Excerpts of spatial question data
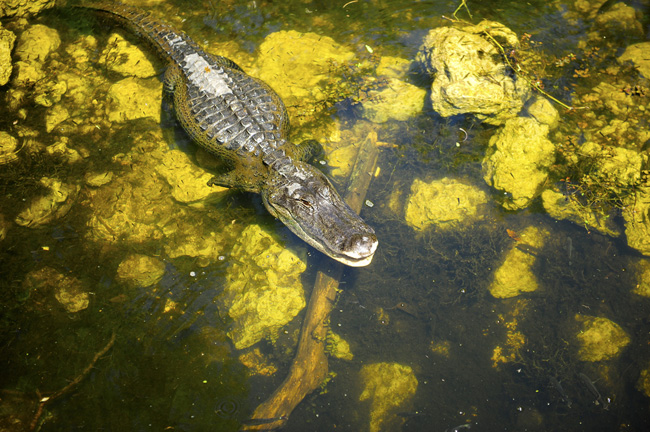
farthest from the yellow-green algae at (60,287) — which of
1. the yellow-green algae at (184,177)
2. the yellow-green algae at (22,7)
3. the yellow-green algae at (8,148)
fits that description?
the yellow-green algae at (22,7)

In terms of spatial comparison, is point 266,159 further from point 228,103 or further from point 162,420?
point 162,420

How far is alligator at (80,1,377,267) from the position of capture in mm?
3744

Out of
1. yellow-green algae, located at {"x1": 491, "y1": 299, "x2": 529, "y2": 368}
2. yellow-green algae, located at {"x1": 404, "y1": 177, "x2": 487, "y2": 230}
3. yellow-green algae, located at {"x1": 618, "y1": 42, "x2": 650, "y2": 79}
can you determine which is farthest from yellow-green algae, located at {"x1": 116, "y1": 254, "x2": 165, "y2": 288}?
yellow-green algae, located at {"x1": 618, "y1": 42, "x2": 650, "y2": 79}

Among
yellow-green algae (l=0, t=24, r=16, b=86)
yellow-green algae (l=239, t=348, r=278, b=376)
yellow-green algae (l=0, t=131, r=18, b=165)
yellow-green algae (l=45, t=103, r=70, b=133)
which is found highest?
yellow-green algae (l=0, t=24, r=16, b=86)

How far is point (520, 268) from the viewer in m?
3.89

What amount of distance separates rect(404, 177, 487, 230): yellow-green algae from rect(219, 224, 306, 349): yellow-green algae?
4.47ft

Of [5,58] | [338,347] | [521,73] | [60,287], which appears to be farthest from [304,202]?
[5,58]

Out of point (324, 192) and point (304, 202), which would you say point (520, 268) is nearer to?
point (324, 192)

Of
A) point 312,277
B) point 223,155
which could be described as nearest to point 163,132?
point 223,155

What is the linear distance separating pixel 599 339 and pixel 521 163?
193 cm

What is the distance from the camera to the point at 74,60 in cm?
532

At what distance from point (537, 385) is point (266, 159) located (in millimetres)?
3466

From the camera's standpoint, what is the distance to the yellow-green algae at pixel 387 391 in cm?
336

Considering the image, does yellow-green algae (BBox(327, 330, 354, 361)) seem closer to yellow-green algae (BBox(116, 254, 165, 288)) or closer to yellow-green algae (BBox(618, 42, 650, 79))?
yellow-green algae (BBox(116, 254, 165, 288))
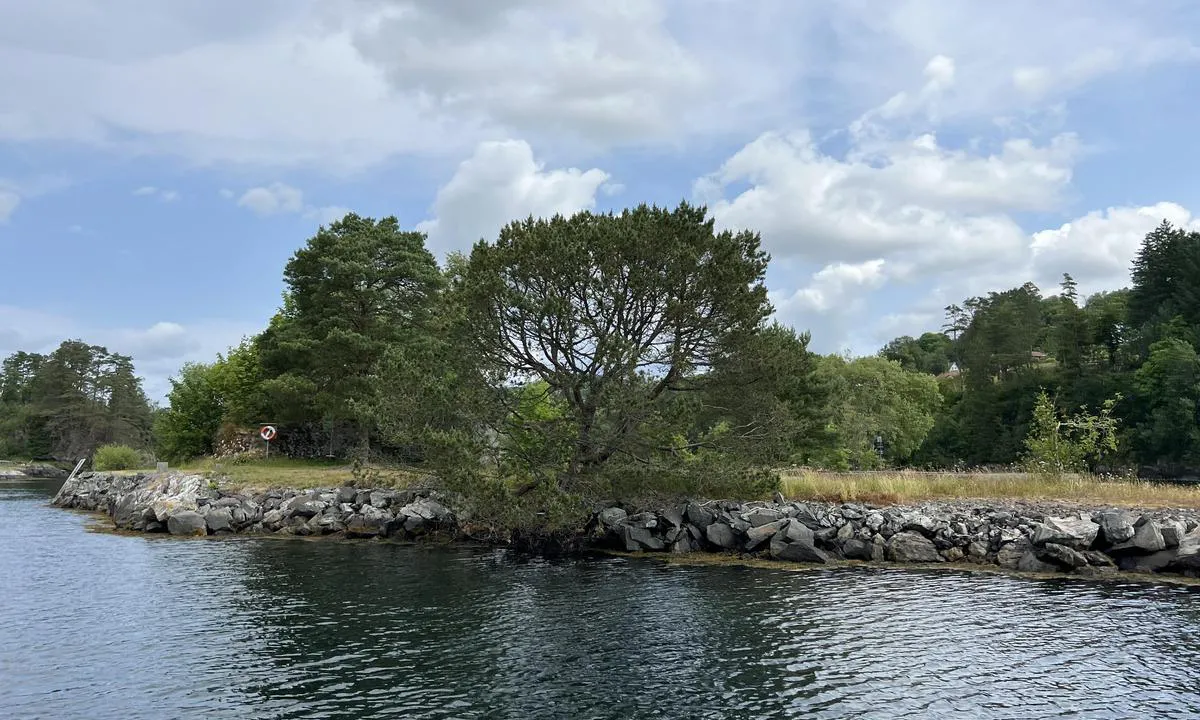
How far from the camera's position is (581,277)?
26.6 m

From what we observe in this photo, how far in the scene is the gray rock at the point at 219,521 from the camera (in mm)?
34000

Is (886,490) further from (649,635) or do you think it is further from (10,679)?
(10,679)

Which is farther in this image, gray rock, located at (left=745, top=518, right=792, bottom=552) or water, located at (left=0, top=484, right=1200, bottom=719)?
gray rock, located at (left=745, top=518, right=792, bottom=552)

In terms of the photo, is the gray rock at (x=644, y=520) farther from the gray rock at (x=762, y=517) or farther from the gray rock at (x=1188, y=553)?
the gray rock at (x=1188, y=553)

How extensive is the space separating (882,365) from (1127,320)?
2624 centimetres

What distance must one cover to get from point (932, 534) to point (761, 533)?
18.3 ft

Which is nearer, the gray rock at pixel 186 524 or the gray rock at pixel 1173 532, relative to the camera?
→ the gray rock at pixel 1173 532

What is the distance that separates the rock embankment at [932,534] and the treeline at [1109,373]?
34.6 m

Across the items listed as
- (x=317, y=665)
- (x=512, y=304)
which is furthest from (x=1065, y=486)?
(x=317, y=665)

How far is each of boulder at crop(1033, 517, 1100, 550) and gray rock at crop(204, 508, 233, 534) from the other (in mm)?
31737

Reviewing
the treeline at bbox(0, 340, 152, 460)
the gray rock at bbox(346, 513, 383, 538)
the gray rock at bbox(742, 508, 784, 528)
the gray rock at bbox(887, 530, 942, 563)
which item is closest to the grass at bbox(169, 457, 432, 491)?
the gray rock at bbox(346, 513, 383, 538)

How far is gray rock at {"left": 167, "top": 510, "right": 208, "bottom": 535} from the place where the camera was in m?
33.5

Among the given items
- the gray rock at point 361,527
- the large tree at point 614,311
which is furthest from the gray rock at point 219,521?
the large tree at point 614,311

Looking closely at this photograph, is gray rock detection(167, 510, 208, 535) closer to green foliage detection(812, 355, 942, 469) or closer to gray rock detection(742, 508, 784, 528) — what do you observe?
gray rock detection(742, 508, 784, 528)
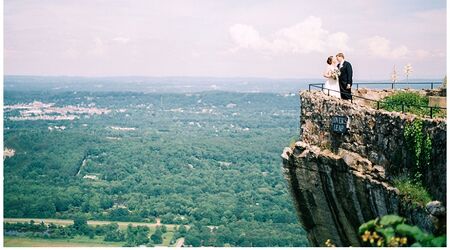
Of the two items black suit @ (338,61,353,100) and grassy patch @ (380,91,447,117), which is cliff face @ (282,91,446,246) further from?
grassy patch @ (380,91,447,117)

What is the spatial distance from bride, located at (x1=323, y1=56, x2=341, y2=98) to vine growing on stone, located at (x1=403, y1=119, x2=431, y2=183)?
240cm

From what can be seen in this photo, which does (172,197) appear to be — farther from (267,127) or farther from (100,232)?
(267,127)

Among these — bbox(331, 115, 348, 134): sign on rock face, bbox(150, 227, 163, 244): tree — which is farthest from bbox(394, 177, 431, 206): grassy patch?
bbox(150, 227, 163, 244): tree

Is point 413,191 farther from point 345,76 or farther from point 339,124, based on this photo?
point 345,76

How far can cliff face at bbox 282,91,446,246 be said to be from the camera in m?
8.72

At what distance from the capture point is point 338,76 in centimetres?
1121

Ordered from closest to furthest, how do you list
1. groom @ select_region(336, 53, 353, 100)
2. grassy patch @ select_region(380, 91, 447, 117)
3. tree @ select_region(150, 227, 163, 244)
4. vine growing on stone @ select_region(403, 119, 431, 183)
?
1. vine growing on stone @ select_region(403, 119, 431, 183)
2. grassy patch @ select_region(380, 91, 447, 117)
3. groom @ select_region(336, 53, 353, 100)
4. tree @ select_region(150, 227, 163, 244)

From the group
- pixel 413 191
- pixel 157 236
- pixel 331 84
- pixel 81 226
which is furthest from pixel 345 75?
pixel 81 226

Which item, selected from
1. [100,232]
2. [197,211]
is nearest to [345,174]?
[100,232]

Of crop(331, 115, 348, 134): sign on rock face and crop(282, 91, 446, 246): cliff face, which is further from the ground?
crop(331, 115, 348, 134): sign on rock face

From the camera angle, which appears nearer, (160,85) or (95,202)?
(95,202)

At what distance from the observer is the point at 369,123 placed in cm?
962

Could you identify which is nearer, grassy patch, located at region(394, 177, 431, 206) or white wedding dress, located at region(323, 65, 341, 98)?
grassy patch, located at region(394, 177, 431, 206)

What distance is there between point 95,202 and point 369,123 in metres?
41.9
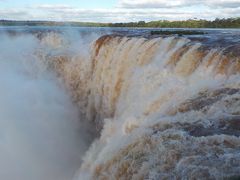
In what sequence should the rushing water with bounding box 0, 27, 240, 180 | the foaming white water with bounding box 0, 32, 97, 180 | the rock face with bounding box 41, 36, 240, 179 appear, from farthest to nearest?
the foaming white water with bounding box 0, 32, 97, 180
the rushing water with bounding box 0, 27, 240, 180
the rock face with bounding box 41, 36, 240, 179

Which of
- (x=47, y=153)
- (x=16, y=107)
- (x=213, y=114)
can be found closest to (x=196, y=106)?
(x=213, y=114)

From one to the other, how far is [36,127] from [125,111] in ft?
17.9

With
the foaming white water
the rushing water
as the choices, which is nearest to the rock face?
the rushing water

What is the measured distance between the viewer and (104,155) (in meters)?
8.70

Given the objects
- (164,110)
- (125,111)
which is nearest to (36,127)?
(125,111)

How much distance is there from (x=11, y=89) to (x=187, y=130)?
1542 centimetres

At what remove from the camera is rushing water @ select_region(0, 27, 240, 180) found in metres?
6.96

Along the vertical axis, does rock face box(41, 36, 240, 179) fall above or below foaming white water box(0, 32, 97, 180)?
above

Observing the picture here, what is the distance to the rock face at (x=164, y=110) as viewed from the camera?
663 cm

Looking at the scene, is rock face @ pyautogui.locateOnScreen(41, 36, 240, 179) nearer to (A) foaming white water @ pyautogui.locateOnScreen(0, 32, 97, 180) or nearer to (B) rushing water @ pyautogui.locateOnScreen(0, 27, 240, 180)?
(B) rushing water @ pyautogui.locateOnScreen(0, 27, 240, 180)

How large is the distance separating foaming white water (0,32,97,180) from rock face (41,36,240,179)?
4.56 feet

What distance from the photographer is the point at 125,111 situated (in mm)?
12617

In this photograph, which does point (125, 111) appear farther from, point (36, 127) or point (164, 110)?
point (36, 127)

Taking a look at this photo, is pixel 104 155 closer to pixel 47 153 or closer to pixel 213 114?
pixel 213 114
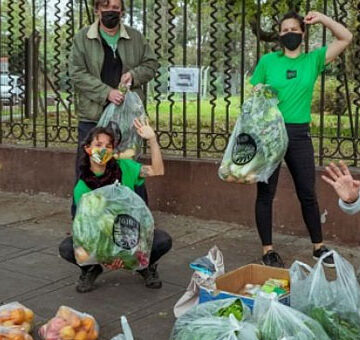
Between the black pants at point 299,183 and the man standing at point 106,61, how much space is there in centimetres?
136

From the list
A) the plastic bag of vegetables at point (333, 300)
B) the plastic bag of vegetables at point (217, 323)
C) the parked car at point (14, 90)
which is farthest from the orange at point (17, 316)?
the parked car at point (14, 90)

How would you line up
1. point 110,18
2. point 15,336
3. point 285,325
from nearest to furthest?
point 285,325 < point 15,336 < point 110,18

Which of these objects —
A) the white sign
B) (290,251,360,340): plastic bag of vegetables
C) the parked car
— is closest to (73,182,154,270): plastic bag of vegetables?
(290,251,360,340): plastic bag of vegetables

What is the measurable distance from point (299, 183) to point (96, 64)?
1913mm

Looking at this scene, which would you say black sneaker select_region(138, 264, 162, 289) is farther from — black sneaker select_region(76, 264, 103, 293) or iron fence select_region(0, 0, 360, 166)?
iron fence select_region(0, 0, 360, 166)

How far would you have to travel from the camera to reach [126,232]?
166 inches

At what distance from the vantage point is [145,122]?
4695 mm

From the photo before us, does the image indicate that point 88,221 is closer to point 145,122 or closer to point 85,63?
point 145,122

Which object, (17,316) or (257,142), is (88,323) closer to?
(17,316)

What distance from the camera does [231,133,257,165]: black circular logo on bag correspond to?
190 inches

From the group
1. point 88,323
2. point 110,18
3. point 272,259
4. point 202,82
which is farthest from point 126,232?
point 202,82

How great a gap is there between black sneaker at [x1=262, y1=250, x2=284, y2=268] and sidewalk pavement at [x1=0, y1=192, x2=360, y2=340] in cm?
16

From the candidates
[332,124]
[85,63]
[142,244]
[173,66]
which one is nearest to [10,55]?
[173,66]

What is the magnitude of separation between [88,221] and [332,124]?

### Goal
Write out the lines above from the one containing "Which of these objects —" through the last, exactly as they are.

### Solution to this exercise
Which of these objects —
A) the white sign
B) (290,251,360,340): plastic bag of vegetables
C) the parked car
— is closest to (73,182,154,270): plastic bag of vegetables?
(290,251,360,340): plastic bag of vegetables

What is the measurable distance from point (299, 183) to point (96, 64)?
1913mm

Looking at this scene, which would you say black sneaker select_region(138, 264, 162, 289) is farther from — black sneaker select_region(76, 264, 103, 293) or iron fence select_region(0, 0, 360, 166)?
iron fence select_region(0, 0, 360, 166)

How far would you have to travel from the camera to reach [126,232]?
166 inches

At what distance from the vantage point is [145,122]?
4695 mm

From the photo before us, does the image indicate that point 88,221 is closer to point 145,122 or closer to point 85,63?
point 145,122

Which object, (17,316) or (257,142), is (88,323) closer to?
(17,316)

What distance from the camera does [231,133,257,165]: black circular logo on bag correspond to?
190 inches

From the group
1. point 88,323
2. point 110,18
3. point 272,259
4. point 202,82
which is farthest from point 126,232?
point 202,82

How great a gap is there between black sneaker at [x1=262, y1=250, x2=284, y2=268] and sidewalk pavement at [x1=0, y1=192, x2=360, y2=340] in cm?
16

From the candidates
[332,124]
[85,63]
[142,244]
[173,66]
which one is nearest to [10,55]?
[173,66]

What is the magnitude of separation between [88,221] and [332,124]?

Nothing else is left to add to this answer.